To calculate molar solubility, you convert the mass of the solute given in grams to moles, using its molar mass. Then, you divide the moles by the volume in liters.
In our example, the solubility of \(\mathrm{CaHPO}_4 \cdot 2 \mathrm{H}_2\mathrm{O}\) is given as 0.32 grams per liter. By converting this using the molar mass of 174.2 g/mol, the molar solubility is found to be \(1.84 \times 10^{-3}\) mol/L. This conversion is a foundational step in comparing real experimental solubility to theoretical calculations using solubility constants.

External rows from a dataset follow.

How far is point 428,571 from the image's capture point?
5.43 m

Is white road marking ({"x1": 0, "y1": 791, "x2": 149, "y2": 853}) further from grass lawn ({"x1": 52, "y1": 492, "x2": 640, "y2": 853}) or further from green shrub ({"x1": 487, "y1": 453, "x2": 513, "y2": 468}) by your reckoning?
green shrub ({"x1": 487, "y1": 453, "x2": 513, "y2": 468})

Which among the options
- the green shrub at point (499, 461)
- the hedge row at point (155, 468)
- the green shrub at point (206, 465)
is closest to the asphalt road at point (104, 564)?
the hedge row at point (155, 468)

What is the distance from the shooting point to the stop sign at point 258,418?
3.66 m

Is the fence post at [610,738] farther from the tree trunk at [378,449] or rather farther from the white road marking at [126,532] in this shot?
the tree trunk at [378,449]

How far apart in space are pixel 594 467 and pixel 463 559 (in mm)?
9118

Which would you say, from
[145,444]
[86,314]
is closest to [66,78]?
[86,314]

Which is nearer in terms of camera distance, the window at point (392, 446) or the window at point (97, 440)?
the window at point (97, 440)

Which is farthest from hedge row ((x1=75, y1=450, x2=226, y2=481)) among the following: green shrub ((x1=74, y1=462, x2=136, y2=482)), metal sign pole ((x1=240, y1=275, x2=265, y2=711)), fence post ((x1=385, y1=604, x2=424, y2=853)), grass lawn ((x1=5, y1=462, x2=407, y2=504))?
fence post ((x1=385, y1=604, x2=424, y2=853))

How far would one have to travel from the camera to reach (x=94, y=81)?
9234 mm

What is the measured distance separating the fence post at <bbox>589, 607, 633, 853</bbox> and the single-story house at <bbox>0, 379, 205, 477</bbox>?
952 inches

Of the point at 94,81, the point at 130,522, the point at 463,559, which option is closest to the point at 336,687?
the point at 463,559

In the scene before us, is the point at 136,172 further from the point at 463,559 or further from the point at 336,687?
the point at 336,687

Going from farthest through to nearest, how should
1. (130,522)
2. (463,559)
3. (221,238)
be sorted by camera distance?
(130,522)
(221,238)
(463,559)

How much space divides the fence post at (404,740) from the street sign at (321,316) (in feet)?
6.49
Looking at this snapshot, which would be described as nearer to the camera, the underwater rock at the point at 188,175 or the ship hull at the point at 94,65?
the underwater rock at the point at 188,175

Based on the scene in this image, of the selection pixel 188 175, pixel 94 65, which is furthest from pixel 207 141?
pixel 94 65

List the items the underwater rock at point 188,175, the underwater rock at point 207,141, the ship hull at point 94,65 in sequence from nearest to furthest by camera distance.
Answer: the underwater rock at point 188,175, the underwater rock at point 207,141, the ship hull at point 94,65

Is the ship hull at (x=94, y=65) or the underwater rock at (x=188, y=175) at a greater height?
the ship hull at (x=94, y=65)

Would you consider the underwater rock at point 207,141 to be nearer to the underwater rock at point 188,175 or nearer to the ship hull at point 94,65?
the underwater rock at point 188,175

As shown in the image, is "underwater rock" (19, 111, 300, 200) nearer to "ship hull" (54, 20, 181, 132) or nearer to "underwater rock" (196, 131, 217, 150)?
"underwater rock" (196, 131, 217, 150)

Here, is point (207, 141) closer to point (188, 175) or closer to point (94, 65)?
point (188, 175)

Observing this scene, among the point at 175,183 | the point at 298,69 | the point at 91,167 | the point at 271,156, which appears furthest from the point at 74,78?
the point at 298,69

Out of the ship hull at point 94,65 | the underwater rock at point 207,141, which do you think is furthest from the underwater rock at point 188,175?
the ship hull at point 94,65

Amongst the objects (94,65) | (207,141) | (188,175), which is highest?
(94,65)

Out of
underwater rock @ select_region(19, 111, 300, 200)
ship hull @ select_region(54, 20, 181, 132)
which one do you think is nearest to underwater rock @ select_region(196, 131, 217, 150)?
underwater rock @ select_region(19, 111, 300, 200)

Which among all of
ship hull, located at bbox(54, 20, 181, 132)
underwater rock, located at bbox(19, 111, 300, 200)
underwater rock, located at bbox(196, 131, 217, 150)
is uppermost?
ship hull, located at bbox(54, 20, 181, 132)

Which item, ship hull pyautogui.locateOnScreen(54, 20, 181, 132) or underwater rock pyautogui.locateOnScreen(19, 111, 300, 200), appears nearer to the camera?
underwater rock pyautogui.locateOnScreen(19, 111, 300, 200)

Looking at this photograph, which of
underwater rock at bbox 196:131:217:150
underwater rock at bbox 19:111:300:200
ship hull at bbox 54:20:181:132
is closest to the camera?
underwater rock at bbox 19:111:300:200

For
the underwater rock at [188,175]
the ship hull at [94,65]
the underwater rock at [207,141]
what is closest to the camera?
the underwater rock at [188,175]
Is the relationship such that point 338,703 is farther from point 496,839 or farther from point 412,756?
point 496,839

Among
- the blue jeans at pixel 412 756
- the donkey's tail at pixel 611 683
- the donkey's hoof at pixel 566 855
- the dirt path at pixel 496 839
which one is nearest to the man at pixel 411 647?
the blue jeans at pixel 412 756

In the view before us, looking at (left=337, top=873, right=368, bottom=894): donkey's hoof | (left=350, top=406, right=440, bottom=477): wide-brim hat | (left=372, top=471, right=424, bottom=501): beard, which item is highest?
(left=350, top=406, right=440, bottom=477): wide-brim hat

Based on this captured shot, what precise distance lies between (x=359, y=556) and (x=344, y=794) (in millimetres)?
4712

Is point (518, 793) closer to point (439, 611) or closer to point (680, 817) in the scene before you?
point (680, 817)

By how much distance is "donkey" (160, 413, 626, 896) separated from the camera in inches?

The solubility product constant, or \(K_{sp}\), is a measure of how much a compound can dissolve in water to form a saturated solution. It's calculated by multiplying the concentrations of the ions in the solution, each raised to the power of their respective coefficients in the balanced equation.
The equation for the dissolution of \(\mathrm{CaHPO}_4\) is: \(\mathrm{CaHPO}_4 \leftrightarrow \mathrm{Ca}^{2+} + \mathrm{HPO}_4^{-2}\). In this reaction, each mole of \(\mathrm{CaHPO}_4\) produces one mole of \(\mathrm{Ca}^{2+}\) and one mole of \(\mathrm{HPO}_4^{-2}\).
Therefore, the expression for \(K_{sp}\) simplifies to \(K_{sp} = [\mathrm{Ca}^{2+}][\mathrm{HPO}_4^{-2}] = s^2\), where \(s\) represents the molar solubility. In the example, using the calculated molar solubility \(s = 1.84 \times 10^{-3}\), the theoretical \(K_{sp}\) is \(3.4 \times 10^{-6}\). This value helps us explore if the experimental data matches theoretical expectations.

Upon calculating both the theoretical and given values of \(K_{sp}\), a notable inconsistency appears. The calculated \(K_{sp}\) from the molar solubility does not match the handbook's listed \(K_{sp}\) of \(1 \times 10^{-7}\). This discrepancy can arise from several factors.

• Environmental factors such as temperature or pH might vary between experiments, affecting solubility.
• Rounding off can introduce deviations in calculation, as small errors multiply during conversions.
• The handbook data may involve approximations or assumptions that differ from real conditions.

In practice, checking the context or specific conditions under which the handbook data was obtained can shed light on such differences. It's a reminder that theoretical calculations and experimental data must often be understood within the nuances of the experimental setup.